*What the task asks*:
Output exactly, please, the lines of the records below from the one containing "common name: warthog" through the final line.

Saved data entries
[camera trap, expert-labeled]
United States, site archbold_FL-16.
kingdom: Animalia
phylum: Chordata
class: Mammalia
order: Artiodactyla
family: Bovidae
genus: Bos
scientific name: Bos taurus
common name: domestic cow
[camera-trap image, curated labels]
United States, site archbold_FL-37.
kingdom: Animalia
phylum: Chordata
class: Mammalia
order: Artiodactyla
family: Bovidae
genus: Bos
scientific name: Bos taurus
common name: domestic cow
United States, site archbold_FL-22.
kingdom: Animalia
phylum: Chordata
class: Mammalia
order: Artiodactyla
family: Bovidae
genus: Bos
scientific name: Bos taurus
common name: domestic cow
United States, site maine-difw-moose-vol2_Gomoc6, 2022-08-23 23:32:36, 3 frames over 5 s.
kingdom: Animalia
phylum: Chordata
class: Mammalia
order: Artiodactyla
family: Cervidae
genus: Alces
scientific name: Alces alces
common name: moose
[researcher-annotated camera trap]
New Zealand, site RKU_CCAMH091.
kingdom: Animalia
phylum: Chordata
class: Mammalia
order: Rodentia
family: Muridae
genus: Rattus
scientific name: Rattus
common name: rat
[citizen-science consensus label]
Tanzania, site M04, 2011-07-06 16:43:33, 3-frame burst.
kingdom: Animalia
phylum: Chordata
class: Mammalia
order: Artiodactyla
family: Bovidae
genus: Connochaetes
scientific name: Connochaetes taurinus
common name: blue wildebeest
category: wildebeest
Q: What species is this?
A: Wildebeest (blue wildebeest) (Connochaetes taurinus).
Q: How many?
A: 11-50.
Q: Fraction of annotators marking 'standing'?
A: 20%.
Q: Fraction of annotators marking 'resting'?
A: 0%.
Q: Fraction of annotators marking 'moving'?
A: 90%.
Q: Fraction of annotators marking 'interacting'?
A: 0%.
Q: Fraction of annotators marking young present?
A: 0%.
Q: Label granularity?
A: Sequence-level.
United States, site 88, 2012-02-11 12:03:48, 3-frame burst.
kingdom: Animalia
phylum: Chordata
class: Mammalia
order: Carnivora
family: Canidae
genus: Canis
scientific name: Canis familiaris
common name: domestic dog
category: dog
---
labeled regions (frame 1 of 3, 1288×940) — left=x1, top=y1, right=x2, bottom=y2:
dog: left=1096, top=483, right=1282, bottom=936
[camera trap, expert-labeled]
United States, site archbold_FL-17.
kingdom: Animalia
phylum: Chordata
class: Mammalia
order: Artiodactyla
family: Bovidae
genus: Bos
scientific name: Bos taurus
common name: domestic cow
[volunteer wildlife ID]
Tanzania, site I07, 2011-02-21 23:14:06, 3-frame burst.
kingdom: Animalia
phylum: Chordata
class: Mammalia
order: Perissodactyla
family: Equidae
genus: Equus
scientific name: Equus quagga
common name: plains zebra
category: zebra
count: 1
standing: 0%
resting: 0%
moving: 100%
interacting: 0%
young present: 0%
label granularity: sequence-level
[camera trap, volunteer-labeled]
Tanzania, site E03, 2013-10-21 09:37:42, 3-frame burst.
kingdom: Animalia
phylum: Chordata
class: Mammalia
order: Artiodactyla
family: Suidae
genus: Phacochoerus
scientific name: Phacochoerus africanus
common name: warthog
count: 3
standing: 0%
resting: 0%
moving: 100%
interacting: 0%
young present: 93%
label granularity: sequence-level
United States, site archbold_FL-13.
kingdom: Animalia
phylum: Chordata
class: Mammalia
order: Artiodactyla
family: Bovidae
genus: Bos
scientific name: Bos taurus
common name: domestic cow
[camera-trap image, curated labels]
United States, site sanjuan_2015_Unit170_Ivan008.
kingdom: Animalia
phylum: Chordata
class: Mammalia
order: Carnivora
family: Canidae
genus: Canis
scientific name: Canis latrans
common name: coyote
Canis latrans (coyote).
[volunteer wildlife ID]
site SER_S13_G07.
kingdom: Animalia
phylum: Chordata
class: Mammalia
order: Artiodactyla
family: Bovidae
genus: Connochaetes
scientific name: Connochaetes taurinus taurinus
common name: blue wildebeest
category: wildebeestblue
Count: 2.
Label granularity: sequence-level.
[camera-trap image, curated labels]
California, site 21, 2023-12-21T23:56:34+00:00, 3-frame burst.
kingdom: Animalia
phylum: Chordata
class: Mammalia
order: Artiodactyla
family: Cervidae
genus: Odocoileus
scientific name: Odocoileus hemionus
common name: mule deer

*Response*:
common name: warthog
count: 3
standing: 0%
resting: 0%
moving: 100%
interacting: 0%
young present: 93%
label granularity: sequence-level
United States, site archbold_FL-13.
kingdom: Animalia
phylum: Chordata
class: Mammalia
order: Artiodactyla
family: Bovidae
genus: Bos
scientific name: Bos taurus
common name: domestic cow
[camera-trap image, curated labels]
United States, site sanjuan_2015_Unit170_Ivan008.
kingdom: Animalia
phylum: Chordata
class: Mammalia
order: Carnivora
family: Canidae
genus: Canis
scientific name: Canis latrans
common name: coyote
Canis latrans (coyote).
[volunteer wildlife ID]
site SER_S13_G07.
kingdom: Animalia
phylum: Chordata
class: Mammalia
order: Artiodactyla
family: Bovidae
genus: Connochaetes
scientific name: Connochaetes taurinus taurinus
common name: blue wildebeest
category: wildebeestblue
Count: 2.
Label granularity: sequence-level.
[camera-trap image, curated labels]
California, site 21, 2023-12-21T23:56:34+00:00, 3-frame burst.
kingdom: Animalia
phylum: Chordata
class: Mammalia
order: Artiodactyla
family: Cervidae
genus: Odocoileus
scientific name: Odocoileus hemionus
common name: mule deer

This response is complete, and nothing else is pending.